Recall petitions were quickly drafted, and some of the Republican state senators were removed from office - but the final tally was one short of a majority for the Democrats. Walker himself had some time to get his house in order because state law said that he must serve a minimum of a year before a recall process could be initiated on him.
The year passed, petitions were circulated that garnered over a million signatures, and Scott Walker faces a recall this Tuesday. His opponent in that election is Tom Barrett, the current mayor of Milwaukee. Most polls show the race to be a toss-up. Walker's campaign has relied heavily on contributions from wealthy conservative businessmen, individuals who feel they will benefit from weakened unions and draconian cuts to social services. The infamous Koch brothers of Wichita have reportedly pumped $700,000 into Walker ads for the recall election.
When Scott Walker was running for governor in 2010, one of his campaign promises was that he would add a quarter of a million new jobs in Wisconsin during his first four years as governor. He recently released figures showing that the state added just over 20,000 jobs in all of 2011 - but other sources say that the state actually lost over 30,000 jobs in 2011, the worst of any state in the union. Either way, Wisconsin has clearly not become the jobs' mecca that Walker predicted - even with the weakened unions.

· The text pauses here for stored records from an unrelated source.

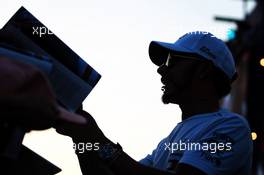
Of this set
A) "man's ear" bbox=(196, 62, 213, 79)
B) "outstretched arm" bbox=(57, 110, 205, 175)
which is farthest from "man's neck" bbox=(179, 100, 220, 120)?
"outstretched arm" bbox=(57, 110, 205, 175)

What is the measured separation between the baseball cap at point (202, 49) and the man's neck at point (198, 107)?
0.69 ft

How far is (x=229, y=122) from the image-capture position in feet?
10.5

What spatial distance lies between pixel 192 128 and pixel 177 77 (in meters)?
0.37

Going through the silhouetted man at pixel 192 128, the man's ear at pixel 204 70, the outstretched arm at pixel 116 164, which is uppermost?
the man's ear at pixel 204 70

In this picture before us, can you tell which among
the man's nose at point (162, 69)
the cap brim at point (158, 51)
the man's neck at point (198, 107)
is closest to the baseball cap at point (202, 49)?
the cap brim at point (158, 51)

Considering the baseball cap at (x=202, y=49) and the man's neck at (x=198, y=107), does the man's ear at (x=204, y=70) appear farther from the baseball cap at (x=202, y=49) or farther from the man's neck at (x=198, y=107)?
the man's neck at (x=198, y=107)

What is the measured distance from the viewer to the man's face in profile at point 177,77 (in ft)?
11.5

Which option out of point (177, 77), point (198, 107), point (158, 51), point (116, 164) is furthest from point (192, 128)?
point (158, 51)

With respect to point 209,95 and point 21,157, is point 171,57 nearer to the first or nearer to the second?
point 209,95

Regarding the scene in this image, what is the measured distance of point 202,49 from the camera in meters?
3.59

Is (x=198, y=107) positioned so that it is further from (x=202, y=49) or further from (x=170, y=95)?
(x=202, y=49)

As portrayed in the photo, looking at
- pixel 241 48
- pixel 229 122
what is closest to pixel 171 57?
pixel 229 122

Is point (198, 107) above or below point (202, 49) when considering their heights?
below

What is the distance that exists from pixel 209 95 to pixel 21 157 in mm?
1484
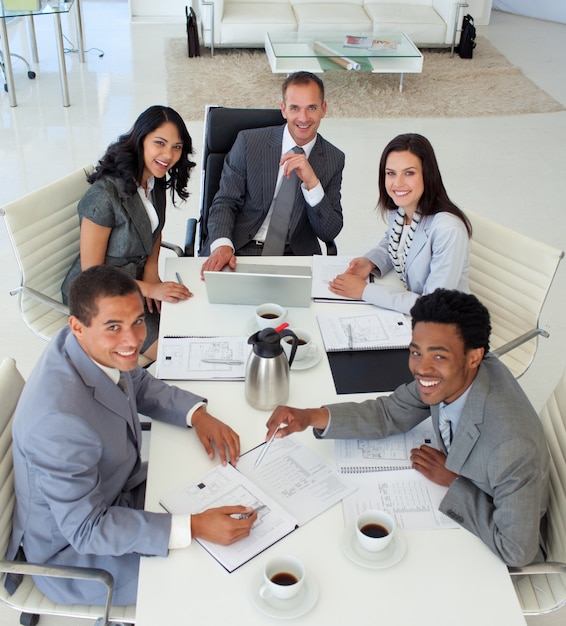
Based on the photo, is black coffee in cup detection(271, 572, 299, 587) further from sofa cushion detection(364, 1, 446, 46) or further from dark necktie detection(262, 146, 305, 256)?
sofa cushion detection(364, 1, 446, 46)

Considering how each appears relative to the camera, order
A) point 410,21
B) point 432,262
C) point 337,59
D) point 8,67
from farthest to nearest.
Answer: point 410,21, point 337,59, point 8,67, point 432,262

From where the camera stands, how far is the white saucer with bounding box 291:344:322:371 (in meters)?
2.14

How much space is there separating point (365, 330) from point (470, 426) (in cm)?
72

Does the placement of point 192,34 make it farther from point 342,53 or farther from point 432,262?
point 432,262

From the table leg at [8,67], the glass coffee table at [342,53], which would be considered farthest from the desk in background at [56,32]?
→ the glass coffee table at [342,53]

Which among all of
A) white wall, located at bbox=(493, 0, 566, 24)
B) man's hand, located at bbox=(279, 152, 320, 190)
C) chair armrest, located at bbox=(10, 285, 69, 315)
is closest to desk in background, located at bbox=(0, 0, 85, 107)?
man's hand, located at bbox=(279, 152, 320, 190)

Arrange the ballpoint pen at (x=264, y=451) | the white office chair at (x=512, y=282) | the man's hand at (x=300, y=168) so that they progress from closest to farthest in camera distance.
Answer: the ballpoint pen at (x=264, y=451) → the white office chair at (x=512, y=282) → the man's hand at (x=300, y=168)

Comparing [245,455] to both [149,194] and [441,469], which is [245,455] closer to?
[441,469]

In addition to facing a tough recall election, one that he may well lose, Scott Walker is reportedly facing a possibility of criminal charges relating to his time as Milwaukee County Executive. News reports state that allegations against the governor range from embezzlement to doing campaign work with taxpayer money.
Wisconsin, the state that gave us Fighting Bob LaFollette, has certainly lost much of the public esteem it once held dear. The state has become a punchline, and Scott Walker is the joke. Wisconsin is in a mess, and giving Scott Walker an early retirement would be the best way to begin getting back on track. Tuesday can't come soon enough!